Menu
News
EkBis
New Economy
Kabar Finansial
Sport & Lifestyle
Kabar Sawit
Video
Indeks
About Us
Social Media

Sektor Minyak dan Gas Alam Jadi Andalan Indonesia Menuju Transisi Energi Hijau?

Sektor Minyak dan Gas Alam Jadi Andalan Indonesia Menuju Transisi Energi Hijau? Kredit Foto: PGN
Warta Ekonomi, Jakarta -

Indonesia ditargetkan akan memiliki Energi Baru dan Terbarukan (EBT) sebesar 23% pada bauran energi nasional pada tahun 2025. Kebijakan ini merupakan komitmen Indonesia untuk mengurangi tingkat emisi karbon hingga 29% pada tahun 2030. Dengan demikian, target transisi energi ini diharapkan dapat mengurangi ketergantungan Indonesia pada energi fosil sehingga dapat mengimplementasikan sistem energi yang bersih dan berkelanjutan.

Namun, kondisi pandemi Covid-19 yang melumpuhkan sistem perekonomian global serta Perang Rusia-Ukraina pada awal tahun 2022 lalu kemudian membuat langkah transisi energi menjadi terhambat. Pasalnya, permintaan energi secara global menurun karena isolasi dan lockdown yang diterapkan.

Baca Juga: Indonesia dan Jepang Perkuat Kerja Sama Ekonomi dan Energi di Tahun 2023

Menanggapi hal tersebut, Komisaris Utama PT Perusahaan Gas Negara (PGN) Tbk serta Mantan Menteri Energi dan Sumber Daya Mineral (ESDM), Arcandra Tahar, mengatakan bahwa minyak bumi dan gas alam merupakan komoditas andalan Indonesia dalam masa transisi energi.
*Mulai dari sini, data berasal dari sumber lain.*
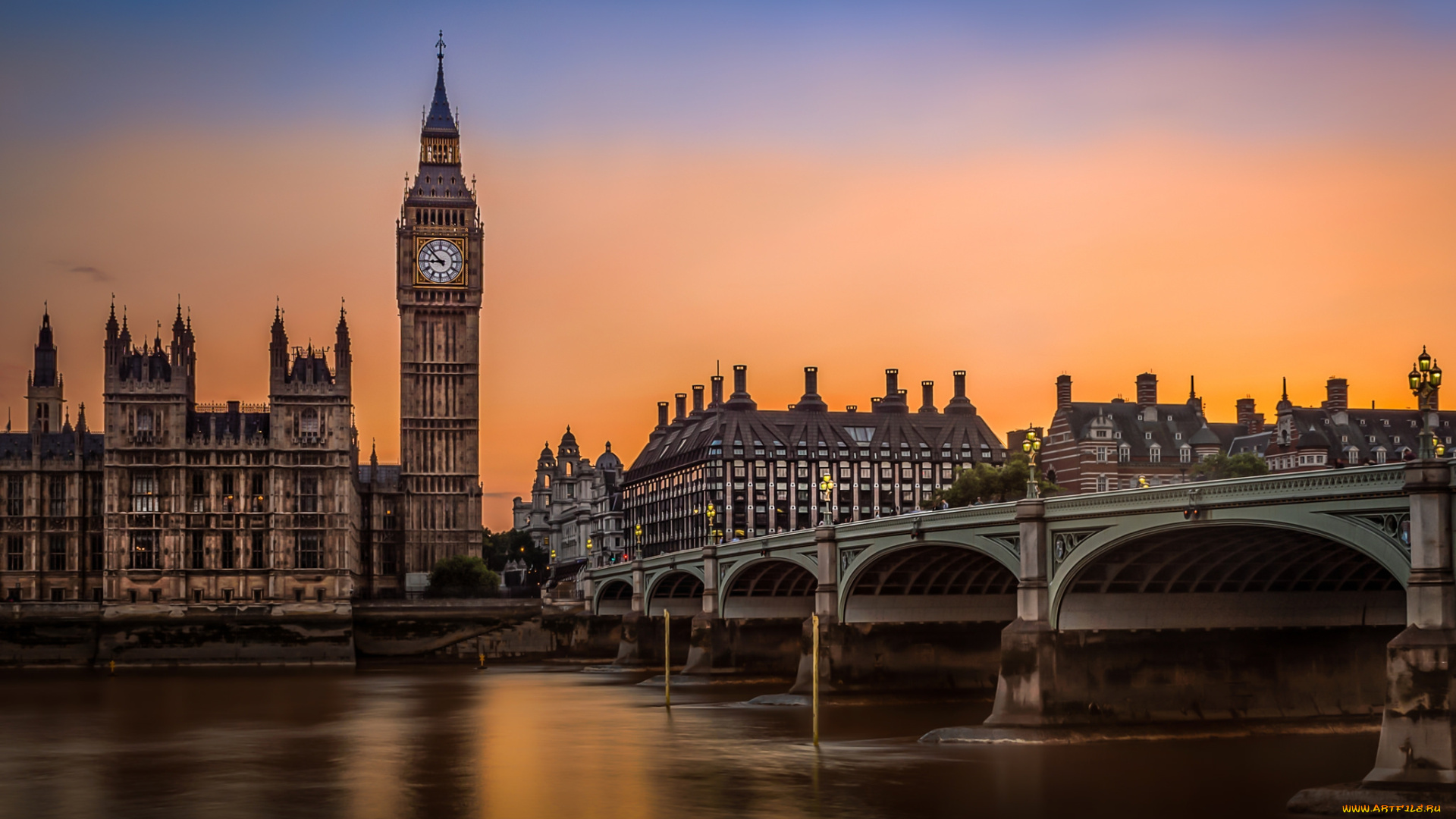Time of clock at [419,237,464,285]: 8:52
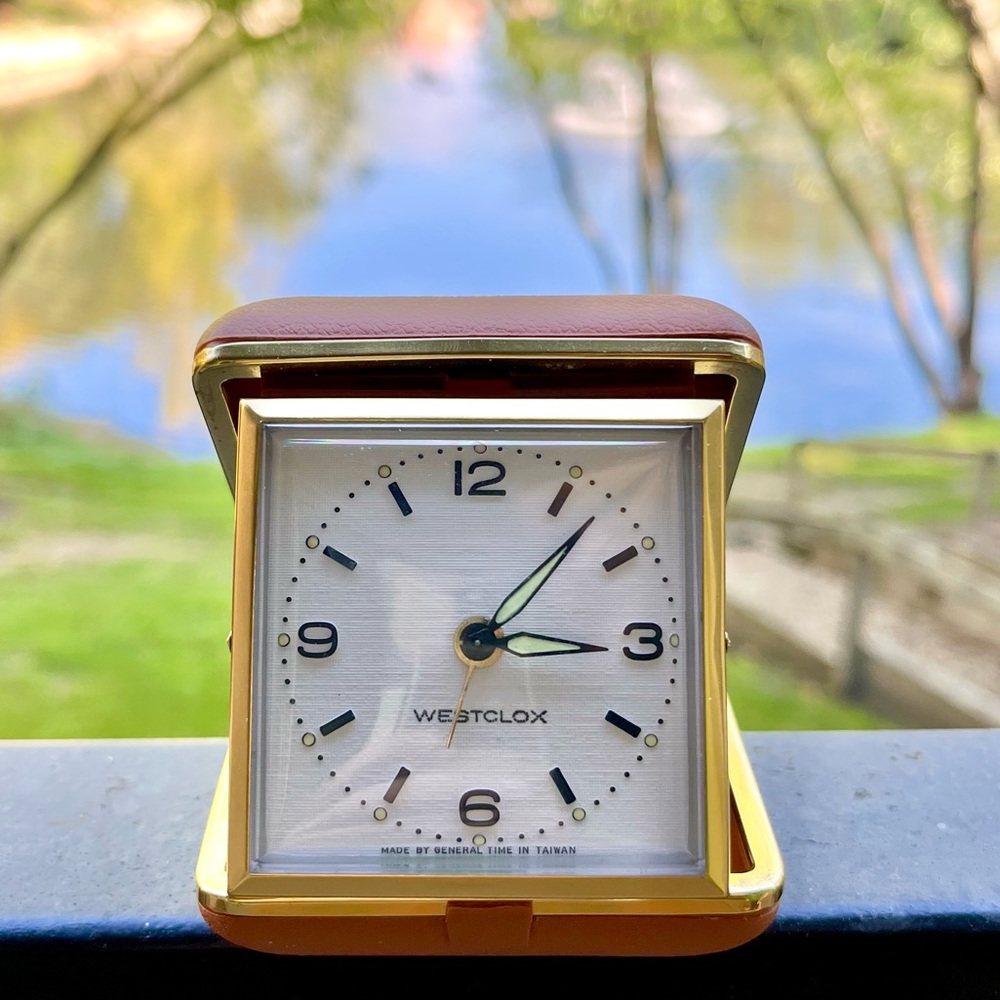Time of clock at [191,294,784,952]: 3:07
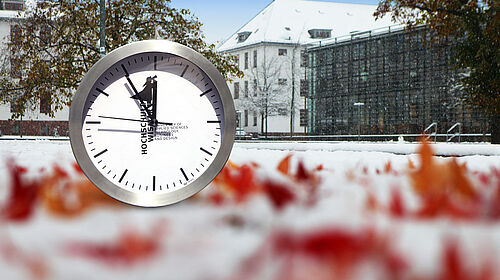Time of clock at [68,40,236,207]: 11:54
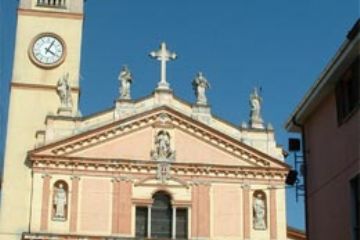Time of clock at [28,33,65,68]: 4:04
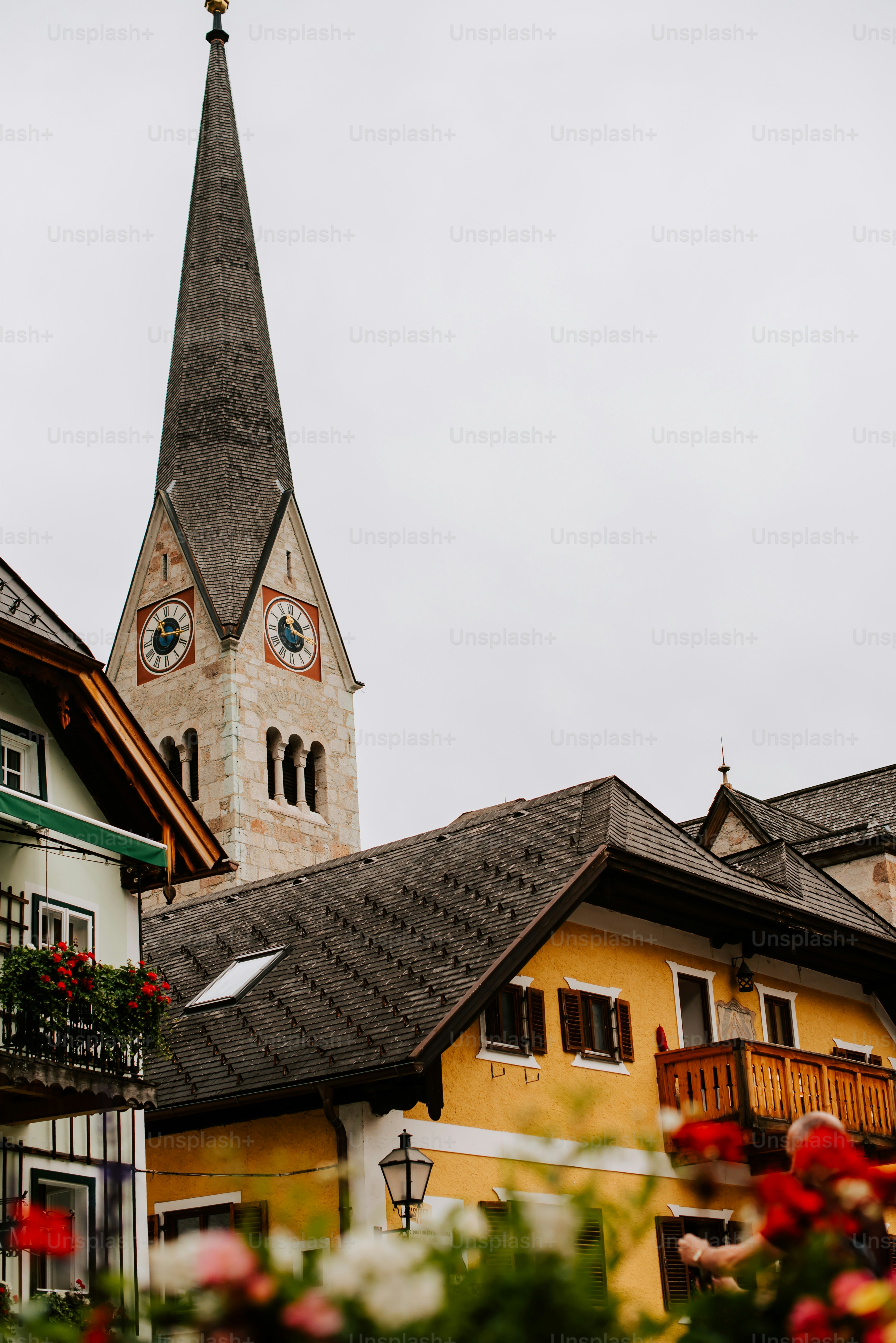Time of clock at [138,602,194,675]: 11:16
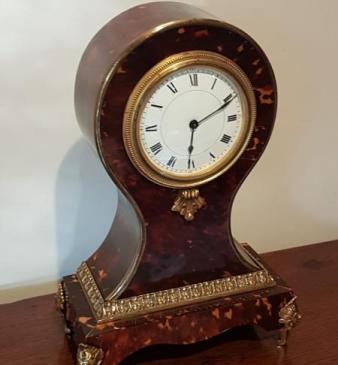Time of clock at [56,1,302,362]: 6:10
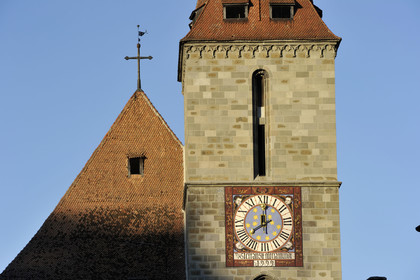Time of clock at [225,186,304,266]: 8:01
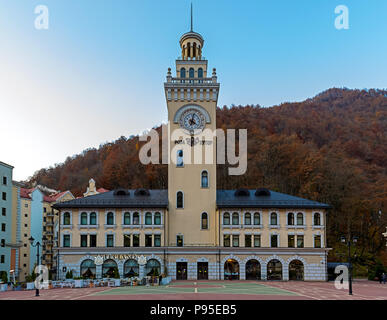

Menurutnya, hal ini disebabkan oleh gas alam yang memiliki dampak lingkungan yang minim jika dibandingkan dengan komoditas lain.

"Dari sisi kebijakan, saya yakin di pemerintahan sekarang sudah memikirkan dengan matang. Kita masih berkutat dengan (bahan bakar) fosil, suatu saat nanti akan ke zero emission (nol emisi karbon). Di antara fosil dan zero emission itu ada di tengah-tengah namanya masa transisi. Masa transisi kalau kita masih menggunakan energi fosil dan dampak terhadap lingkungannya kecil, maka gas harus menjadi pilihan yang harus kita gunakan selama masa transisi, sebelum kita benar-benar beralih ke renewable energy,” kata Arcandra, dikutip dari kanal Youtube Bisniscom pada Sabtu (27/05/23).

Ia kemudian menjelaskan bahwa apabila suatu saat sudah ada listrik dari nikel yang diolah menggunakan gas alam, harga komoditasnya akan lebih mahal daripada nikel yang diolah menggunakan batu bara.

“Atau nanti komoditas-komoditas, misalnya ada pengolahan nikel yang benar-benar green (hijau), nanti akan sampai ke situ. Tapi suatu saat nanti harga nikel yang diolah dengan gas itu mungkin lebih mahal daripada yang diolah dengan batu-bara, karena ada jejak karbonnya (carbon footprint), mana yang lebih sedikit,” katanya.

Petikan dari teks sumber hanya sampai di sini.